Artifact for OSDI'23 paper

Yuke Wang, et al. Accelerating Graph Neural Networks with Fine-grained intra-kernel Communication-Computation Pipelining on Multi-GPU Platforms. OSDI'23.

[Paper] [Bibtex]

1. Setup (Skip to Section-2 if evaluated on provided GCP)

1.1. Clone this project from Github.

git clone --recursive git@github.com:YukeWang96/MGG-OSDI23-AE.git

1.2. Download libraries and datasets.

Download libraries (cudnn-v8.2, nvshmem_src_2.0.3-0, openmpi-4.1.1).

wget https://proj-dat.s3.us-west-1.amazonaws.com/local.tar.gz
tar -zxvf local.tar.gz && rm local.tar.gz
tar -zxvf local/nvshmem_src_2.0.3-0/build_cu112.tar.gz
wget https://proj-dat.s3.us-west-1.amazonaws.com/dataset.tar.gz && tar -zxvf dataset.tar.gz && rm dataset.tar.gz

Setup baseline DGL

cd dgl_pydirect_internal
wget https://proj-dat.s3.us-west-1.amazonaws.com/graphdata.tar.gz && tar -zxvf graphdata.tar.gz && rm graphdata.tar.gz
cd ..

Setup baseline ROC

wget https://proj-dat.s3.us-west-1.amazonaws.com/roc-new.tar.gz && tar -zxvf roc-new.tar.gz && rm roc-new.tar.gz

1.3. Launch Docker for MGG.

cd docker 
./launch.sh

1.4. Compile implementation.

mkdir build && cd build && cmake .. && cd ..
./0_mgg_build.sh

2. Run initial test experiment.

Please try study experiments in below Section-3.4 and Section-3.5

3. Reproduce the major results from paper.

3.1 Compare with UVM on 4xA100 and 8xA100 (Fig.8a and Fig.8b).

./0_run_MGG_UVM_4GPU_GCN.sh
./0_run_MGG_UVM_4GPU_GIN.sh
./0_run_MGG_UVM_8GPU_GCN.sh
./0_run_MGG_UVM_8GPU_GIN.sh

Note that the results can be found at Fig_8_UVM_MGG_4GPU_GCN.csv, Fig_8_UVM_MGG_4GPU_GIN.csv, Fig_8_UVM_MGG_8GPU_GCN.csv, and Fig_8_UVM_MGG_8GPU_GIN.csv.

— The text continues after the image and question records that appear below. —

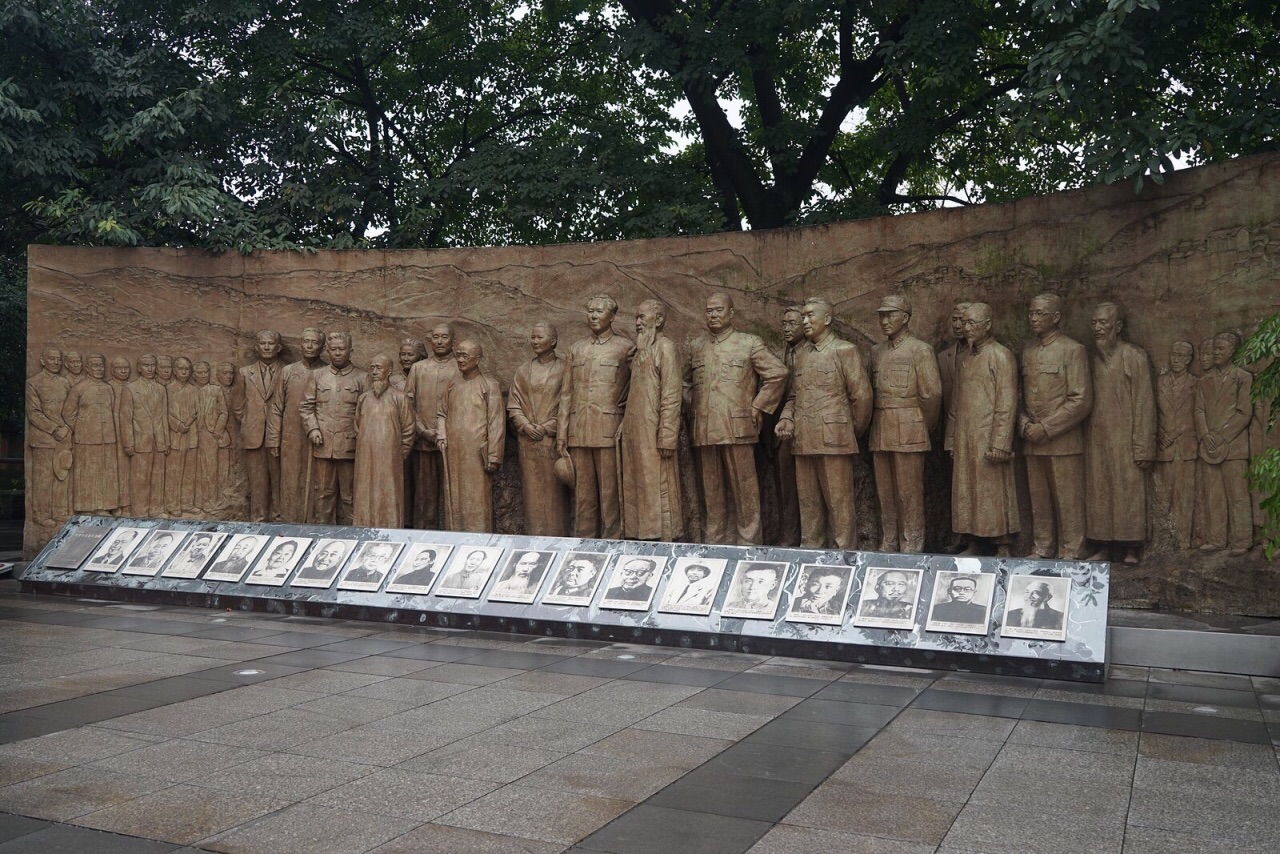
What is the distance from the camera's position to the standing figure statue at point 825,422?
30.2ft

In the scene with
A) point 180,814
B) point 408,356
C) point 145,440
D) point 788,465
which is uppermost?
point 408,356

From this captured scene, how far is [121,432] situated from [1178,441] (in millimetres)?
9480

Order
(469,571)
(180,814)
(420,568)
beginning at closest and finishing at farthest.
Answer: (180,814), (469,571), (420,568)

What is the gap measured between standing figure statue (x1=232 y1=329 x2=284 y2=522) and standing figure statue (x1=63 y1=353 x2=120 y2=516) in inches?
49.2

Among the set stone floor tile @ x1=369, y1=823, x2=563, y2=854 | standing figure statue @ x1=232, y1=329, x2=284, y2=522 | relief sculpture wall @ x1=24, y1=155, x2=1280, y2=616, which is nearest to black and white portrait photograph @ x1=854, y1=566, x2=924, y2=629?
relief sculpture wall @ x1=24, y1=155, x2=1280, y2=616

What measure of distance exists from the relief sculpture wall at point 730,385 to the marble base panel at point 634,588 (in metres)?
1.61

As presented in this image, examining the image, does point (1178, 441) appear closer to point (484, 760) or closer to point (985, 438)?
point (985, 438)

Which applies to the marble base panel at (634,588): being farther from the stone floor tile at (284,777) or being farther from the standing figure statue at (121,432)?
the stone floor tile at (284,777)

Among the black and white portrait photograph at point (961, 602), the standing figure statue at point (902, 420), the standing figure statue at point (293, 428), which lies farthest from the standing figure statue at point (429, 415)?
the black and white portrait photograph at point (961, 602)

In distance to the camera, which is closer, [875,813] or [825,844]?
[825,844]

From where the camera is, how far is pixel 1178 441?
835 centimetres

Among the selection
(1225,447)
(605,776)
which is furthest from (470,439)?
(605,776)

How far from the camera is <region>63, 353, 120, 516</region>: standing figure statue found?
11742 mm

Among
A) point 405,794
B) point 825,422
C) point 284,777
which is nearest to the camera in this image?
point 405,794
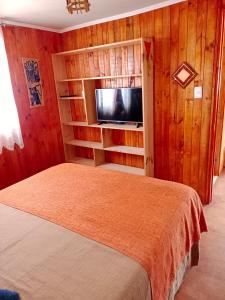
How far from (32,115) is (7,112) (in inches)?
18.4

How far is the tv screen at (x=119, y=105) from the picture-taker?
2.74 metres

3.2 Compare with DGL on 8xA100 for GCN and GIN (Fig.7a and Fig.7b).

./launch_docker.sh
cd gcn/
./0_run_gcn.sh
cd ../gin/
./0_run_gin.sh

Note that the results can be found at 1_dgl_gin.csv and 1_dgl_gcn.csv and our MGG reference is in MGG_GCN_8GPU.csv and MGG_8GPU_GIN.csv.

3.3 Compare with ROC on 8xA100 (Fig.9).

cd roc-new/docker
./launch.sh
./run_all.sh

Note that the results can be found at Fig_9_ROC_MGG_8GPU_GCN.csv and Fig_9_ROC_MGG_8GPU_GIN.csv.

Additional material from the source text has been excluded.